Funky belter Gangsters Are Running This World (Purple Version) is another lairy departure from the album’s dominant mood of reflection and is unlikely to feature on Vladimir Putin’s iTunes playlist any time soon.

The dismal shadow of Covid inspired the hope-fuelled Isolation and We’re All Just Trying To Get By, with KT Tunstall, which has the feel of a Queen ballad.
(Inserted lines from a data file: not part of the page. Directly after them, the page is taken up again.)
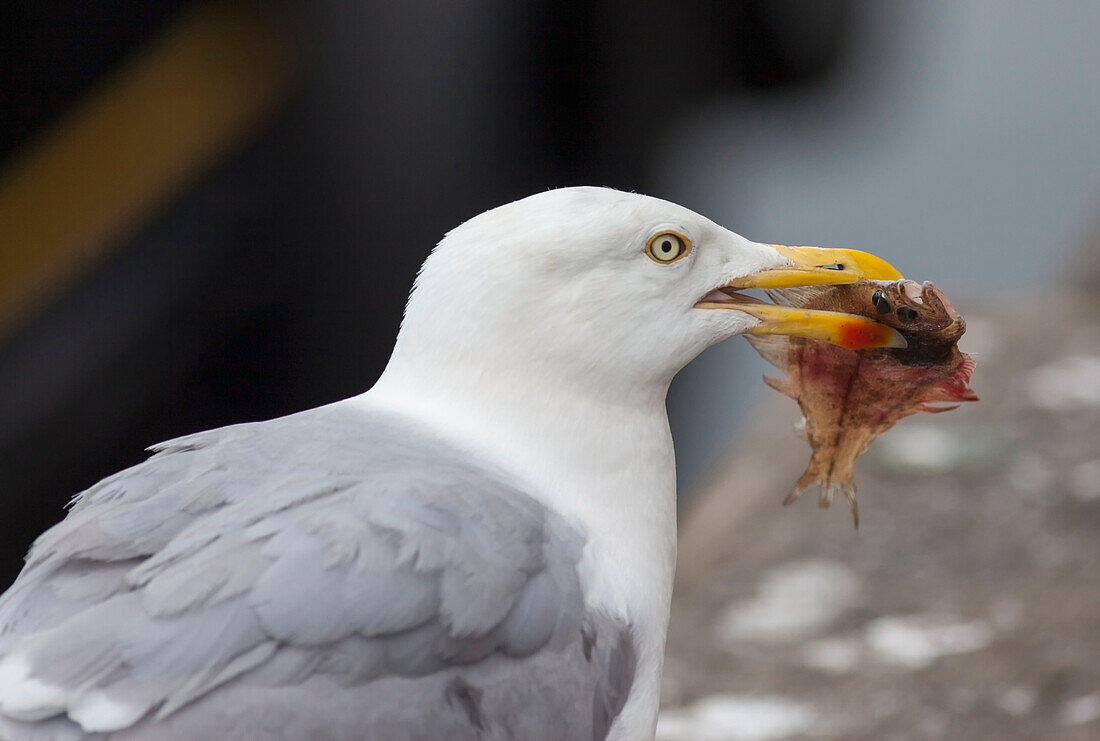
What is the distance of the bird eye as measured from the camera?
1467mm

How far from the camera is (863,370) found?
1.64 metres

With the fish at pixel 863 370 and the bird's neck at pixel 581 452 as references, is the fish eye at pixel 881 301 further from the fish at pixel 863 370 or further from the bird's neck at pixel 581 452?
the bird's neck at pixel 581 452

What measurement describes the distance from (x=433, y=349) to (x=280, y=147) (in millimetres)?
2159

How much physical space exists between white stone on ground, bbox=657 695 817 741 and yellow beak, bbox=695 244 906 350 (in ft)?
2.59

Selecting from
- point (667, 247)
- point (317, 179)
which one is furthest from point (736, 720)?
point (317, 179)

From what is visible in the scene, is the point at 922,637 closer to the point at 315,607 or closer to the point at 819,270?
the point at 819,270

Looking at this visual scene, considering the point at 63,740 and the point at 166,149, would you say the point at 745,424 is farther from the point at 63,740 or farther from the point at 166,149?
the point at 63,740

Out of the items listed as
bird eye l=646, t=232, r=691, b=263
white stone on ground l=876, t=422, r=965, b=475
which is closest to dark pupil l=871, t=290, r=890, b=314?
bird eye l=646, t=232, r=691, b=263

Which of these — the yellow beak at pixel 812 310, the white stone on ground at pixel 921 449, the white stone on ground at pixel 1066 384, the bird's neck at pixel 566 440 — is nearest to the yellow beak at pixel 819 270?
the yellow beak at pixel 812 310

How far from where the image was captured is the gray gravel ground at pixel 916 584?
83.0 inches

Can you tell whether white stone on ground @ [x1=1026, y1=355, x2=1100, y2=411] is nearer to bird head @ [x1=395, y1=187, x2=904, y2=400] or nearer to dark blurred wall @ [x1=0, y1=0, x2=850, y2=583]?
dark blurred wall @ [x1=0, y1=0, x2=850, y2=583]

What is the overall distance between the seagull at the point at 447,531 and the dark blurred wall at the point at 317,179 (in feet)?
6.56

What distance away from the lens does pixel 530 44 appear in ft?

There’s a cover, his latest single – a funky take on The Clapping Song which was a hit for Shirley Ellis in 1965, and again for the Belle Stars in ’82.

The other old number is Foreign Sand which Taylor wrote in 1994 with Japanese rock star Yoshiki. His English Mix strips it down to its bare acoustic bones.

Outsider is the most effective new ballad, an inspiring take on bullying and social exclusion.

The album closes with 2017’s shimmering Journey’s End – but fear not, fans, the end of 72-year-old Taylor’s musical journey is nowhere near nigh.